There is something very wrong with our sport.
We’ve all known it for a while but by and large we’ve taken each failed PED test as an isolated incident, shaken our heads about cheats and tried not to think too hard about it.
We can’t do that anymore. With Jon Fitch, Hector Lombard and most shockingly of all… Anderson Silva, the Greatest of All Time failing drug tests, it’s clear that cheating is endemic in MMA and the sport as a whole has to do something drastic about it now, or else risk it’s very future.
It’s clear that we can’t rely on all the promotions to do it because drug testing is expensive and can cost you your star attraction, both of which can sink a lesser company. We can’t rely on the many governing bodies to do it, because as we’ve seen so often, they are directly beholden to the promotions for their funding and you don’t bite the hand that feeds.
So, is an international governing body the answer?
No. For one thing, such a body would be almost impossible to create in a meaningful fashion. For another, it’s been shown that international governing bodies tend to be far from corruption and bias free (yes FIFA and the IOC, I’m looking at you.)

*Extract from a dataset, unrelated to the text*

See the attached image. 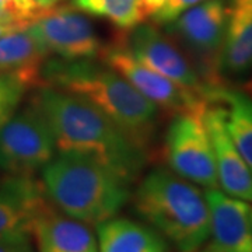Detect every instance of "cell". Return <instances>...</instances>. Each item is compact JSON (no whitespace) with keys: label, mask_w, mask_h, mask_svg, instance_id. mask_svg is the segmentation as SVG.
<instances>
[{"label":"cell","mask_w":252,"mask_h":252,"mask_svg":"<svg viewBox=\"0 0 252 252\" xmlns=\"http://www.w3.org/2000/svg\"><path fill=\"white\" fill-rule=\"evenodd\" d=\"M0 24H14V26H18V24H16V23L11 20L9 13L3 9H0ZM20 27H21V26H20ZM24 30H26V28H24Z\"/></svg>","instance_id":"obj_25"},{"label":"cell","mask_w":252,"mask_h":252,"mask_svg":"<svg viewBox=\"0 0 252 252\" xmlns=\"http://www.w3.org/2000/svg\"><path fill=\"white\" fill-rule=\"evenodd\" d=\"M119 38L133 58L154 72L181 87L196 93L209 102H215V93L200 76L195 62L168 32L157 24H140L130 31H121Z\"/></svg>","instance_id":"obj_7"},{"label":"cell","mask_w":252,"mask_h":252,"mask_svg":"<svg viewBox=\"0 0 252 252\" xmlns=\"http://www.w3.org/2000/svg\"><path fill=\"white\" fill-rule=\"evenodd\" d=\"M217 104L224 107V124L237 150L252 171V98L225 87Z\"/></svg>","instance_id":"obj_18"},{"label":"cell","mask_w":252,"mask_h":252,"mask_svg":"<svg viewBox=\"0 0 252 252\" xmlns=\"http://www.w3.org/2000/svg\"><path fill=\"white\" fill-rule=\"evenodd\" d=\"M55 152L52 129L34 102L0 125V168L9 175H34Z\"/></svg>","instance_id":"obj_6"},{"label":"cell","mask_w":252,"mask_h":252,"mask_svg":"<svg viewBox=\"0 0 252 252\" xmlns=\"http://www.w3.org/2000/svg\"><path fill=\"white\" fill-rule=\"evenodd\" d=\"M205 198L210 219L207 247L225 252H252L250 202L233 198L219 188L206 189Z\"/></svg>","instance_id":"obj_13"},{"label":"cell","mask_w":252,"mask_h":252,"mask_svg":"<svg viewBox=\"0 0 252 252\" xmlns=\"http://www.w3.org/2000/svg\"><path fill=\"white\" fill-rule=\"evenodd\" d=\"M250 219H251V230H252V205H251V210H250Z\"/></svg>","instance_id":"obj_30"},{"label":"cell","mask_w":252,"mask_h":252,"mask_svg":"<svg viewBox=\"0 0 252 252\" xmlns=\"http://www.w3.org/2000/svg\"><path fill=\"white\" fill-rule=\"evenodd\" d=\"M99 61L122 76L129 84L157 107L171 115L181 112H203L209 102L193 91H189L170 79L154 72L139 62L129 52L119 35L102 46Z\"/></svg>","instance_id":"obj_9"},{"label":"cell","mask_w":252,"mask_h":252,"mask_svg":"<svg viewBox=\"0 0 252 252\" xmlns=\"http://www.w3.org/2000/svg\"><path fill=\"white\" fill-rule=\"evenodd\" d=\"M203 122L215 153L219 187L227 195L252 203V171L227 133L223 104H209Z\"/></svg>","instance_id":"obj_12"},{"label":"cell","mask_w":252,"mask_h":252,"mask_svg":"<svg viewBox=\"0 0 252 252\" xmlns=\"http://www.w3.org/2000/svg\"><path fill=\"white\" fill-rule=\"evenodd\" d=\"M31 102L45 115L59 153L90 157L130 184L140 177L146 154L90 102L48 86L38 87Z\"/></svg>","instance_id":"obj_1"},{"label":"cell","mask_w":252,"mask_h":252,"mask_svg":"<svg viewBox=\"0 0 252 252\" xmlns=\"http://www.w3.org/2000/svg\"><path fill=\"white\" fill-rule=\"evenodd\" d=\"M34 1H35L36 4H38L42 10H48L52 9L55 6H58V4H61L64 0H34Z\"/></svg>","instance_id":"obj_23"},{"label":"cell","mask_w":252,"mask_h":252,"mask_svg":"<svg viewBox=\"0 0 252 252\" xmlns=\"http://www.w3.org/2000/svg\"><path fill=\"white\" fill-rule=\"evenodd\" d=\"M202 1L205 0H165L161 9L154 14L152 20L157 26H167L180 17L182 13Z\"/></svg>","instance_id":"obj_20"},{"label":"cell","mask_w":252,"mask_h":252,"mask_svg":"<svg viewBox=\"0 0 252 252\" xmlns=\"http://www.w3.org/2000/svg\"><path fill=\"white\" fill-rule=\"evenodd\" d=\"M24 30L20 26H14V24H0V36L10 34V32H16V31H21Z\"/></svg>","instance_id":"obj_24"},{"label":"cell","mask_w":252,"mask_h":252,"mask_svg":"<svg viewBox=\"0 0 252 252\" xmlns=\"http://www.w3.org/2000/svg\"><path fill=\"white\" fill-rule=\"evenodd\" d=\"M228 3L205 0L167 24V32L195 62L200 76L215 93V101L225 89L220 58L224 44Z\"/></svg>","instance_id":"obj_5"},{"label":"cell","mask_w":252,"mask_h":252,"mask_svg":"<svg viewBox=\"0 0 252 252\" xmlns=\"http://www.w3.org/2000/svg\"><path fill=\"white\" fill-rule=\"evenodd\" d=\"M86 99L108 117L149 158L160 108L108 66L93 61L48 59L42 84Z\"/></svg>","instance_id":"obj_2"},{"label":"cell","mask_w":252,"mask_h":252,"mask_svg":"<svg viewBox=\"0 0 252 252\" xmlns=\"http://www.w3.org/2000/svg\"><path fill=\"white\" fill-rule=\"evenodd\" d=\"M192 252H225V251H220V250H215V248H210V247H205V248H199L196 251H192Z\"/></svg>","instance_id":"obj_26"},{"label":"cell","mask_w":252,"mask_h":252,"mask_svg":"<svg viewBox=\"0 0 252 252\" xmlns=\"http://www.w3.org/2000/svg\"><path fill=\"white\" fill-rule=\"evenodd\" d=\"M130 199L136 215L180 252L196 251L209 240L205 192L171 170L146 174Z\"/></svg>","instance_id":"obj_4"},{"label":"cell","mask_w":252,"mask_h":252,"mask_svg":"<svg viewBox=\"0 0 252 252\" xmlns=\"http://www.w3.org/2000/svg\"><path fill=\"white\" fill-rule=\"evenodd\" d=\"M0 252H36L31 244V240H3L0 241Z\"/></svg>","instance_id":"obj_22"},{"label":"cell","mask_w":252,"mask_h":252,"mask_svg":"<svg viewBox=\"0 0 252 252\" xmlns=\"http://www.w3.org/2000/svg\"><path fill=\"white\" fill-rule=\"evenodd\" d=\"M48 58L27 28L0 36V76L14 79L26 90L41 87Z\"/></svg>","instance_id":"obj_15"},{"label":"cell","mask_w":252,"mask_h":252,"mask_svg":"<svg viewBox=\"0 0 252 252\" xmlns=\"http://www.w3.org/2000/svg\"><path fill=\"white\" fill-rule=\"evenodd\" d=\"M83 13L108 20L121 31H130L147 20L142 0H72Z\"/></svg>","instance_id":"obj_19"},{"label":"cell","mask_w":252,"mask_h":252,"mask_svg":"<svg viewBox=\"0 0 252 252\" xmlns=\"http://www.w3.org/2000/svg\"><path fill=\"white\" fill-rule=\"evenodd\" d=\"M26 89L7 76H0V112H13Z\"/></svg>","instance_id":"obj_21"},{"label":"cell","mask_w":252,"mask_h":252,"mask_svg":"<svg viewBox=\"0 0 252 252\" xmlns=\"http://www.w3.org/2000/svg\"><path fill=\"white\" fill-rule=\"evenodd\" d=\"M221 73L244 74L252 70V0H231L220 58Z\"/></svg>","instance_id":"obj_16"},{"label":"cell","mask_w":252,"mask_h":252,"mask_svg":"<svg viewBox=\"0 0 252 252\" xmlns=\"http://www.w3.org/2000/svg\"><path fill=\"white\" fill-rule=\"evenodd\" d=\"M49 203L34 175H9L0 182V241L34 238L36 221Z\"/></svg>","instance_id":"obj_11"},{"label":"cell","mask_w":252,"mask_h":252,"mask_svg":"<svg viewBox=\"0 0 252 252\" xmlns=\"http://www.w3.org/2000/svg\"><path fill=\"white\" fill-rule=\"evenodd\" d=\"M38 252H99L90 225L66 216L51 202L34 228Z\"/></svg>","instance_id":"obj_14"},{"label":"cell","mask_w":252,"mask_h":252,"mask_svg":"<svg viewBox=\"0 0 252 252\" xmlns=\"http://www.w3.org/2000/svg\"><path fill=\"white\" fill-rule=\"evenodd\" d=\"M99 252H168V243L150 225L112 217L97 225Z\"/></svg>","instance_id":"obj_17"},{"label":"cell","mask_w":252,"mask_h":252,"mask_svg":"<svg viewBox=\"0 0 252 252\" xmlns=\"http://www.w3.org/2000/svg\"><path fill=\"white\" fill-rule=\"evenodd\" d=\"M41 182L62 213L90 227L117 216L132 198L130 182L80 154L55 156L41 170Z\"/></svg>","instance_id":"obj_3"},{"label":"cell","mask_w":252,"mask_h":252,"mask_svg":"<svg viewBox=\"0 0 252 252\" xmlns=\"http://www.w3.org/2000/svg\"><path fill=\"white\" fill-rule=\"evenodd\" d=\"M247 90H248V95L252 98V80L248 83V86H247Z\"/></svg>","instance_id":"obj_29"},{"label":"cell","mask_w":252,"mask_h":252,"mask_svg":"<svg viewBox=\"0 0 252 252\" xmlns=\"http://www.w3.org/2000/svg\"><path fill=\"white\" fill-rule=\"evenodd\" d=\"M11 114H13V112H0V125H1V124H3V122H4L10 115H11Z\"/></svg>","instance_id":"obj_27"},{"label":"cell","mask_w":252,"mask_h":252,"mask_svg":"<svg viewBox=\"0 0 252 252\" xmlns=\"http://www.w3.org/2000/svg\"><path fill=\"white\" fill-rule=\"evenodd\" d=\"M7 3H9V0H0V9H6Z\"/></svg>","instance_id":"obj_28"},{"label":"cell","mask_w":252,"mask_h":252,"mask_svg":"<svg viewBox=\"0 0 252 252\" xmlns=\"http://www.w3.org/2000/svg\"><path fill=\"white\" fill-rule=\"evenodd\" d=\"M27 30L46 54L62 61H93L104 46L90 18L73 4L45 10Z\"/></svg>","instance_id":"obj_10"},{"label":"cell","mask_w":252,"mask_h":252,"mask_svg":"<svg viewBox=\"0 0 252 252\" xmlns=\"http://www.w3.org/2000/svg\"><path fill=\"white\" fill-rule=\"evenodd\" d=\"M203 112L172 115L165 132L162 156L168 170L181 178L205 189L219 188L215 153Z\"/></svg>","instance_id":"obj_8"}]
</instances>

In a sport which is dominated by one brand, it falls to the UFC to put their money where their mouth is and take a stand. They need to institute a broad ranging, transparent, out-of-competition testing regime, probably using one of the major independent anti-doping organisations like VADA or WADA where their fighters can be tested at any time.
These test results would be released to UFC officials and the public simultaneously, with set punishments for each drug infraction. A failure for PEDS should result in a ban of no less than a year and immediate stripping of any titles, while a failure for other drugs like painkillers or recreational drugs should receive a lesser, if still considerable penalty which includes mandatory rehabilitation treatment.
If the UFC – as the highest paying, most prestigious organization in the world – makes a stand against cheating, that you will be caught and your career will suffer considerable harm, then the use of performance enhancing drugs in the sport will diminish and at the very least, the sport will be seen to at least be trying to self police and keep itself clean.
Fighters with aspirations of UFC careers will be discouraged from juicing and promotion seeking to emulate the banner-brand’s sheen of respectability will follow suit insofar as they can.
If the UFC’s announcement today is anything less than something this far reaching, then the prospects for the sport as a whole are not pleasant.
MMA needs to be seen to be a clean, fair sport in order to maintain (let alone increase) it’s tenuous hold on mainstream acceptance. Any shirking from the contest ahead, against the sport’s inner demons could spell the end for MMA as a legitimate sport.